An attempt to break the world record for the biggest kite ever flown is to be made at a festival in Bristol.

The kite, in the shape of a manta ray fish, is larger than a full-size football pitch and has been brought to the UK from Kuwait.

When laid flat it has a wingspan of more than 55m (180ft), a body length of 40m (130ft) and an 80m (260ft) tail.

The kite will have to fly for more than 20 minutes at the Bristol International Kite Festival to set a world record.
"

I hope this works. Although it would be a bit odd walking beneath it. I've always thought the Manta Ray has a ereily sinister look about it. If it could stay air born for any time, wonder if you could cover it in thin film photo voltaics and tether it to a mobile charging station.


----------



## Gerry1time (Sep 4, 2011)

Went up to the kite festival today, and they announced that they'd tried to fly it yesterday, but squally winds had ripped it to shit. They then spent 6 hours sewing it back together using industrial sewing machines that they'd brought with them, but decided conditions weren't right today either, so it never ended up getting flown properly.

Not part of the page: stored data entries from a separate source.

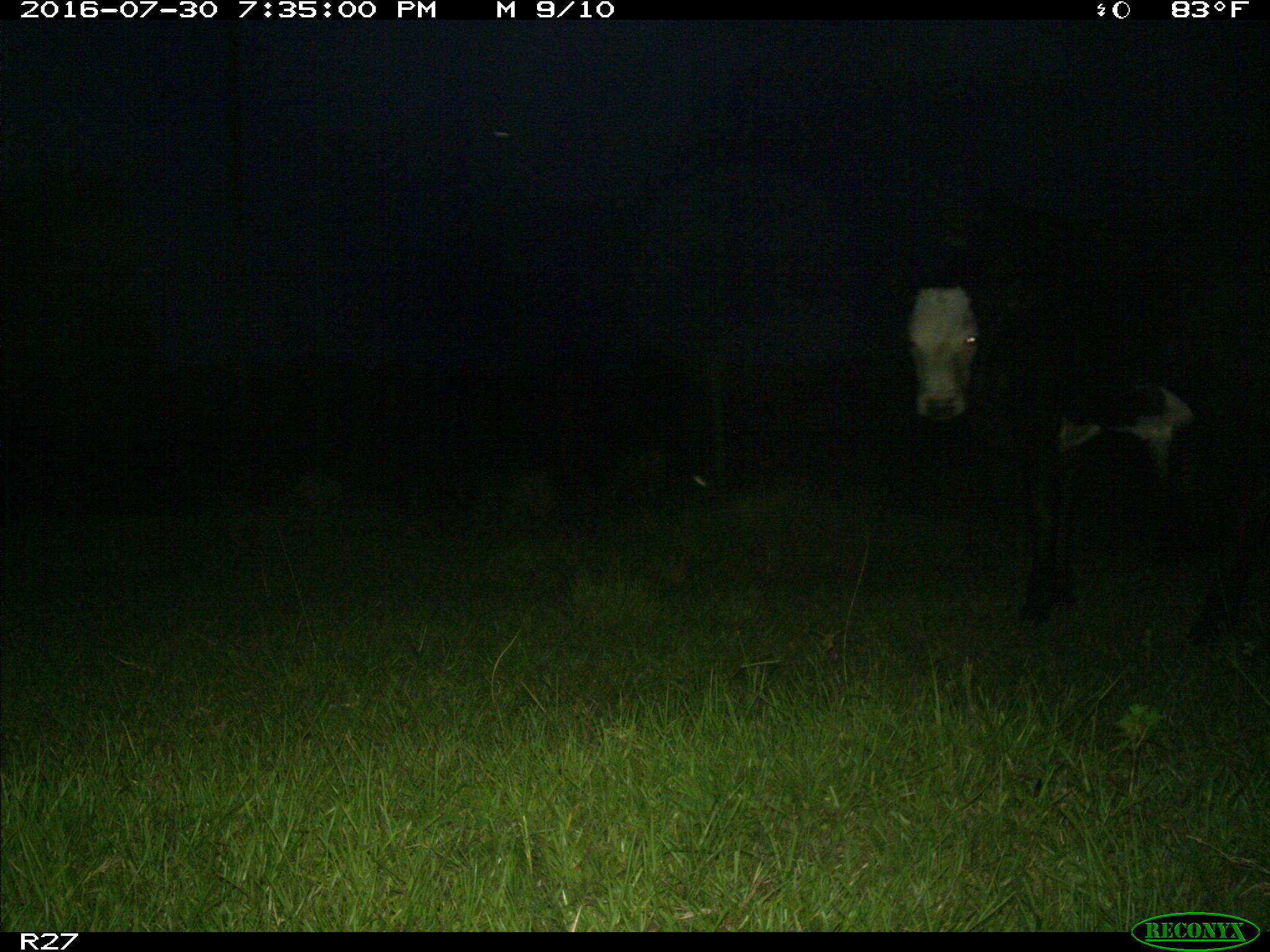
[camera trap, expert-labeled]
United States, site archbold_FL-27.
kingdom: Animalia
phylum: Chordata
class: Mammalia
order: Artiodactyla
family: Bovidae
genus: Bos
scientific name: Bos taurus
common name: domestic cow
Bos taurus (domestic cow).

A shame, but if what the announcer said that the trees around the site were causing the squally wind, then it was a bit of a fail tbf. It's not as if they didn't know the trees were there after all.


----------



## RoyReed (Sep 9, 2011)

Well to be fair they did fly what was then the largest kite in the world at the Bristol Kite Festival in 2009. It's shaped like the Kuwaiti flag and about 135'x85'x25'. It was one of three made by Peter Lynn (of New Zealand) - the other two were the US flag and a sort of Japanese flag with waves and (I think) a hare.

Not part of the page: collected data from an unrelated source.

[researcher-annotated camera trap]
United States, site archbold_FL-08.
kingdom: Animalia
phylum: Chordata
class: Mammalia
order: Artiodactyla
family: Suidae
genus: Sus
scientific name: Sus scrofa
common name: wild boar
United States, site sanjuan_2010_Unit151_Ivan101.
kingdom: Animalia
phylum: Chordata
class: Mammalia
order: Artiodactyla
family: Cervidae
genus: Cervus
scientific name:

He also made a small version of the kite seen here at the Dunstable Kite Festival in 2006.


----------



## RoyReed (Sep 23, 2011)

Here's the full story behind the 2011 attempt to fly the new largest kite at Bristol:
http://www.tug.com/blog/2011/20110904_Bristol/

And here's some photos of it flying at Berck sur Mer:
http://tug.com/blog/2011/20110427_Berck/pearl.html


----------



## Crispy (Sep 23, 2011)

What an astonishing picture  love it.


----------